Monday, August 17, 2015

The hardest part is letting go....black, white and gray shades of our world.

For so many years I looked at life as black and white, there was no room for gray. Only recently did I realize that life can never be black and white, it only shades of gray.We want so badly for everything to fall into place, to make sense when nothing else does,but this is impractical thinking. Life throws you many twists and turns, you never know what to make of it and your brain tries to categorize it into little compartments to make sense.This is where we lose ourselves, the very moment we realize that the only thing that was ever there ...was gray, a fine line between love and hate, friends and lovers, life and death, right and wrong. there it is all laid out in front of us and the sad part is most people including myself are so terrified of it, of change, of the neutrality of the situation we cut and run, shut people out, try and save our heart, mind and soul.

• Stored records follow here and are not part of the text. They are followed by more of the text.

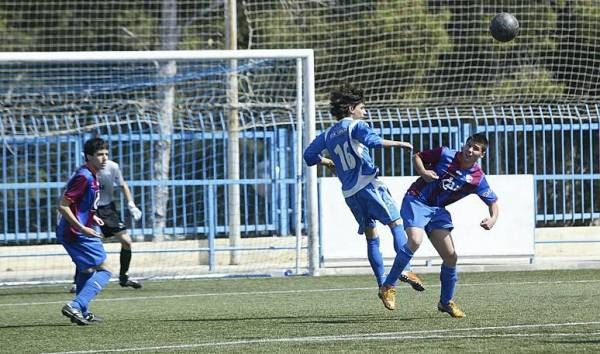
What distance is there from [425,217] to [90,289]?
276cm

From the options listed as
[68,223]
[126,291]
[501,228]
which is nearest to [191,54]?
[126,291]

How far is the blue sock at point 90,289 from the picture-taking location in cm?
1069

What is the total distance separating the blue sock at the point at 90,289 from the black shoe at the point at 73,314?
0.35 feet

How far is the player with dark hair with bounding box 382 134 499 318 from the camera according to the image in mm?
10242

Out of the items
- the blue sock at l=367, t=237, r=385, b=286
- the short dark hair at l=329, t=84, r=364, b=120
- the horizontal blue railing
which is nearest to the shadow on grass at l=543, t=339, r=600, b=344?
the blue sock at l=367, t=237, r=385, b=286

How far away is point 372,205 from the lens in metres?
11.6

Then we build the wall....you know the one that wraps around our heart, protects us from our self and everyone else, saves us from the world, life and actually living. I have spent my whole life trying to be "safe" and live in black and white world and  all it ever brought me was misery. I accepted the gray area for now,but sometimes it gets too big and scary and I have to run, run and hide in the darkness of my mind where I am safe again. There will come a day I'm tired of running and being safe and hiding and I will let go, but not yet. I yearn for the day that I can be free to feel and not afraid to hurt or be hurt from it. You'd be surprised at who can hurt you if you let them in, I know I was.Sometimes we willingly hand people the very knives that cut us and then cry about it later. We cry because we were stupid, vulnerable and gave someone we loved, we worshipped, the one we couldn't imaging living a life without them in it; the power to hurt us and then we recede back into our black and white boxes to make it all calm again. We build the hate, rage and pain to push through and make us stronger until we hand someone the hammer to destroy our walls again, praying they are gentle with us, but then sometimes we don't and we just rebuild that wall with steel.Sometimes the hardest part is letting go....

"it's so true, when all is said and done, grief is the price we pay for love."
E.A Buchiannari
Brushstrokes of a Gadfly

What do you do when the one person you want comfort from the most is the one who caused your pain? How can I want so desperately for him to wrap me up in his arms but also want so much for him to leave me alone.”